Saturday, September 5, 2015

Review: A Whole New World by Liz Braswell

First, thanks to Disney Book Group and Netgalley for allowing me to read an egalley of this title.  I have to admit that while I have "seen" the movie Aladdin, I've never really sat and watched it all the way through.  It came out when I was a teacher, so an adult, so the only time I ever watched it was when we showed it to a group of students as the end of a field trip day reward.  Nevertheless, I feel like this book was pretty darn close to the exact story. Enough so that instead of my usual summary of the story in my own words, I'm going to post the Goodreads summary, and then below that I will tell what I liked and didn't like about it.

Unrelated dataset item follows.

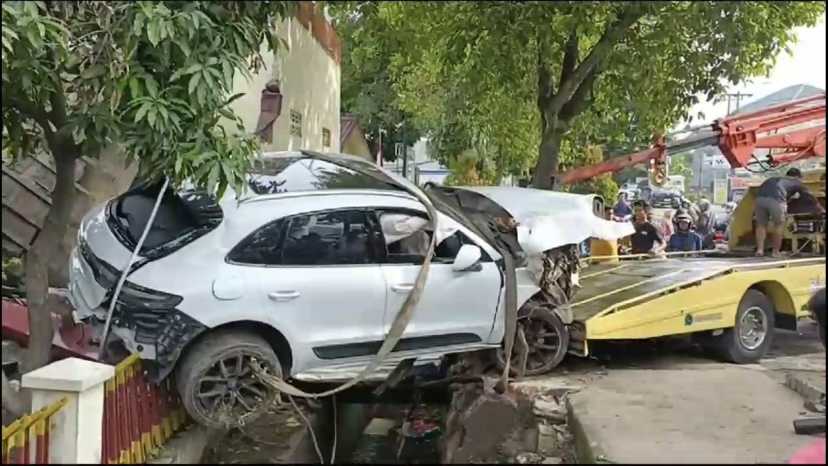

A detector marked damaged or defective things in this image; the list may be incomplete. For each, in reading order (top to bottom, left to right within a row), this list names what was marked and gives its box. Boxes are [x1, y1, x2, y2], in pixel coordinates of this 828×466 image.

wrecked white suv [68, 151, 632, 428]
bent metal railing [1, 396, 68, 464]
bent metal railing [102, 354, 188, 462]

Welcome to a new YA series that reimagines classic Disney stories in surprising new ways. Each book asks the question: What if one key moment from a familiar Disney film was changed? This dark and daring version of Aladdin twists the original story with the question: What if Jafar was the first one to summon the Genie?

When Jafar steals the Genie’s lamp, he uses his first two wishes to become sultan and the most powerful sorcerer in the world. Agrabah lives in fear, waiting for his third and final wish.To stop the power-mad ruler, Aladdin and the deposed Princess Jasmine must unite the people of Agrabah in rebellion. But soon their fight for freedom threatens to tear the kingdom apart in a costly civil war.

What happens next? A Street Rat becomes a leader. A princess becomes a revolutionary. And readers will never look at the story of Aladdin in the same way again.

So, as I said, I've not for sure watched the movie that I could say I know it that well, but really so much of this book seemed to be basically what I remember from the movie.  As they said, the main difference is who summoned the genie first.   So while this definitely changed the story in ways, overall it basically seemed to be the same general idea.  It's not that it wasn't a good read, just that I wasn't blown away, and didn't feel anything was really that new or original based on what I remember of the story.  And for someone like me, who hadn't really ever known the story that well, that disappointed me.  It should have been pretty easy to make it seem different, I would think, as so many other retellings of stories I've never read, or stories I did know and remember well, have done in the past.  

Overall this is not a book that I would go out of my way to recommend, although I would be sure to list it with other retellings for people who wanted suggestions.  It just wouldn't be on my list of go-to books to suggest to my high school students, or other teen readers.